■ EXTRACT
····················

Weighing bins will increase fly-tipping

Local authorities have warned of a surge in fly-tipping and illegal dumping following the introduction of controversial pay-by-weight bin charges next month.

Senior officials said it is inevitable incidents of illegal dumping will increase when the new charging system, where average households could face bin charges of up to €500 — an 80% hike in some cases — kicks in on July 1.

In Cork City, council officials are regularly monitoring up to 100 dumping hotspots across the city.

The council’s dedicated fly-tipping unit collects an average of 90 tonnes of illegally dumped material every month, senior engineer Eamonn Walsh said.

Director of services in the council’s environment directorate, Jim O’Donovan said fly-tipping has always been a problem. But he said it was less of an issue when the council was responsible for waste collection and had a generous waiver scheme in place.

Almost half the city’s 25,000 domestic waste customers availed of either a full or partial waiver, a system which cost the city just over €4m to provide.

The city sold its loss-making domestic waste collection service to Country Clean in 2011 with a condition the waiver scheme be continued until April 2013.

····················

■ INPUT DATA
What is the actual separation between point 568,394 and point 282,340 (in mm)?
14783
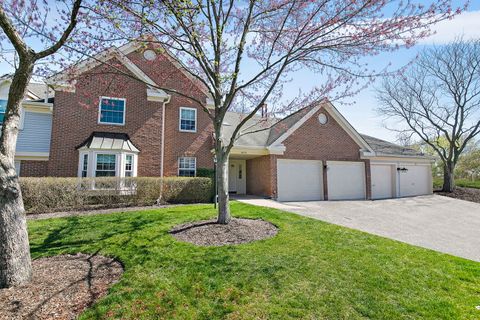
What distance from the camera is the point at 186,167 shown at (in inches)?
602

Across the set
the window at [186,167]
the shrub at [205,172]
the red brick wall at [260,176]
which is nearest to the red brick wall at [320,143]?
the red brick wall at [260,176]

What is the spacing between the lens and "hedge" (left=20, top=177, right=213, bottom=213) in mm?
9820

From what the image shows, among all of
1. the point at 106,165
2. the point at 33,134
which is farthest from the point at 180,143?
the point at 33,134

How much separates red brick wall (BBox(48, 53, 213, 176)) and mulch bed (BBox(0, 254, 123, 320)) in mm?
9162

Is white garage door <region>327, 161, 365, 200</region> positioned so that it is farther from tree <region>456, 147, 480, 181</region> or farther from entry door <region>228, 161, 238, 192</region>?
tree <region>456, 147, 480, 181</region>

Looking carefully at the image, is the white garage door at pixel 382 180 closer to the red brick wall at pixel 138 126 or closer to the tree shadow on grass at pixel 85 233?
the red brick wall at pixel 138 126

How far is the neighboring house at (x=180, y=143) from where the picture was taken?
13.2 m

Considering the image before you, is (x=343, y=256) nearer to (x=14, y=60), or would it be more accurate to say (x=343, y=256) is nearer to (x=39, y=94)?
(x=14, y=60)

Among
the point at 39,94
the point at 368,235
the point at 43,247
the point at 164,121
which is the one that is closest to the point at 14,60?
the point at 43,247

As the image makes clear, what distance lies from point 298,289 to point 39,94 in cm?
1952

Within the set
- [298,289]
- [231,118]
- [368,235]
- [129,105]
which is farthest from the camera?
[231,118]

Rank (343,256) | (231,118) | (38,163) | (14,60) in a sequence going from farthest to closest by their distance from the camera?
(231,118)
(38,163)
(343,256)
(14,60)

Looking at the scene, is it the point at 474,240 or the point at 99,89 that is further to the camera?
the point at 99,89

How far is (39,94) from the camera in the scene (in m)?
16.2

····················

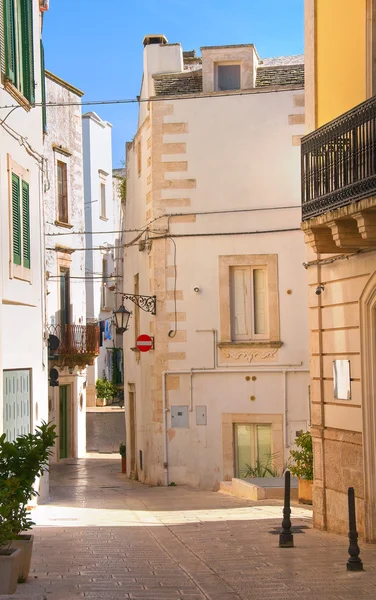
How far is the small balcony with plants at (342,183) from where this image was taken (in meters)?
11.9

····················

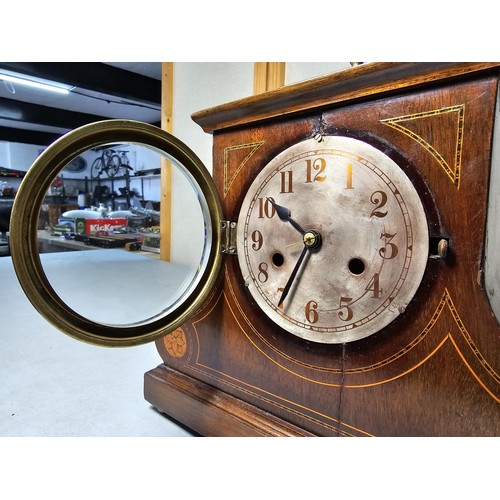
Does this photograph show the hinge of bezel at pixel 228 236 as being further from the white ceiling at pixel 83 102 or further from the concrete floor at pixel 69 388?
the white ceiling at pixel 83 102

····················

■ EXERCISE DETAILS
Can you reproduce the whole article on fly-tipping word for word? Work only from the article on fly-tipping and disregard the items.

■ TASK SOLUTION
Weighing bins will increase fly-tipping

Local authorities have warned of a surge in fly-tipping and illegal dumping following the introduction of controversial pay-by-weight bin charges next month.

Senior officials said it is inevitable incidents of illegal dumping will increase when the new charging system, where average households could face bin charges of up to €500 — an 80% hike in some cases — kicks in on July 1.

In Cork City, council officials are regularly monitoring up to 100 dumping hotspots across the city.

The council’s dedicated fly-tipping unit collects an average of 90 tonnes of illegally dumped material every month, senior engineer Eamonn Walsh said.

Director of services in the council’s environment directorate, Jim O’Donovan said fly-tipping has always been a problem. But he said it was less of an issue when the council was responsible for waste collection and had a generous waiver scheme in place.

Almost half the city’s 25,000 domestic waste customers availed of either a full or partial waiver, a system which cost the city just over €4m to provide.

The city sold its loss-making domestic waste collection service to Country Clean in 2011 with a condition the waiver scheme be continued until April 2013.